> _WORK TO COMPLETE_
Please render the lines of the listing, from the line containing "Can you pick from" through the end of the listing, inclusive, as a Markdown table with the columns Row and Line, leaving out any blank lines.
---+---
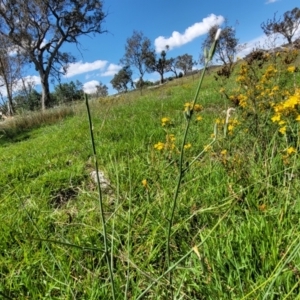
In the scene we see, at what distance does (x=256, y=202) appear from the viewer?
5.39 ft

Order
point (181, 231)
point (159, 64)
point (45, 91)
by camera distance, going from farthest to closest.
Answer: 1. point (159, 64)
2. point (45, 91)
3. point (181, 231)

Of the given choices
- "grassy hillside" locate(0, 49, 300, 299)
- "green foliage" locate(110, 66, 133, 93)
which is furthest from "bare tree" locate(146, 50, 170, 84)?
"grassy hillside" locate(0, 49, 300, 299)

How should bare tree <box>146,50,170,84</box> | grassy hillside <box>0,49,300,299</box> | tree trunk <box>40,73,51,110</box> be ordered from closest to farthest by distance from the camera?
grassy hillside <box>0,49,300,299</box>
tree trunk <box>40,73,51,110</box>
bare tree <box>146,50,170,84</box>

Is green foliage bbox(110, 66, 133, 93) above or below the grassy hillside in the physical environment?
above

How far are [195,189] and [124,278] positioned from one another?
2.75ft

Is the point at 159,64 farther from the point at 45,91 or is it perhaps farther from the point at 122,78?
the point at 45,91

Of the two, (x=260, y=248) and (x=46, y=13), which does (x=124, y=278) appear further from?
(x=46, y=13)

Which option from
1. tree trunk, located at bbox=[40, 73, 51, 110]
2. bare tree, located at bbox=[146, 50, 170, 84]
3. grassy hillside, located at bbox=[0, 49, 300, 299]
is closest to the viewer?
grassy hillside, located at bbox=[0, 49, 300, 299]

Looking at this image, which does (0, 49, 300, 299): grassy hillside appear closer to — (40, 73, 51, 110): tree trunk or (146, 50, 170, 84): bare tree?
(40, 73, 51, 110): tree trunk

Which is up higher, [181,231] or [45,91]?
[45,91]

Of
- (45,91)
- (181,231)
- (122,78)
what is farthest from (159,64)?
(181,231)

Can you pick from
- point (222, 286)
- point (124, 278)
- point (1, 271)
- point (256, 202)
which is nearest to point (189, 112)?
point (222, 286)

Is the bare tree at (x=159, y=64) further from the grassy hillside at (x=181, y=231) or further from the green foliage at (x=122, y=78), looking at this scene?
the grassy hillside at (x=181, y=231)

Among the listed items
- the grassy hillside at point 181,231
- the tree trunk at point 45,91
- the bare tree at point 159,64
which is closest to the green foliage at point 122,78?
the bare tree at point 159,64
---+---
> _IN RESPONSE_
| Row | Line |
|---|---|
| 1 | Can you pick from |
| 2 | - point (222, 286) |
| 3 | - point (124, 278) |
| 4 | - point (1, 271) |
| 5 | - point (256, 202) |
| 6 | which is nearest to point (189, 112)? |
| 7 | point (222, 286) |
| 8 | Is the bare tree at (x=159, y=64) further from the grassy hillside at (x=181, y=231) or further from the green foliage at (x=122, y=78), looking at this scene? |
| 9 | the grassy hillside at (x=181, y=231) |
| 10 | Among the listed items |
| 11 | - the grassy hillside at point 181,231 |
| 12 | - the tree trunk at point 45,91 |
| 13 | - the bare tree at point 159,64 |
| 14 | which is closest to the green foliage at point 122,78? |
| 15 | the bare tree at point 159,64 |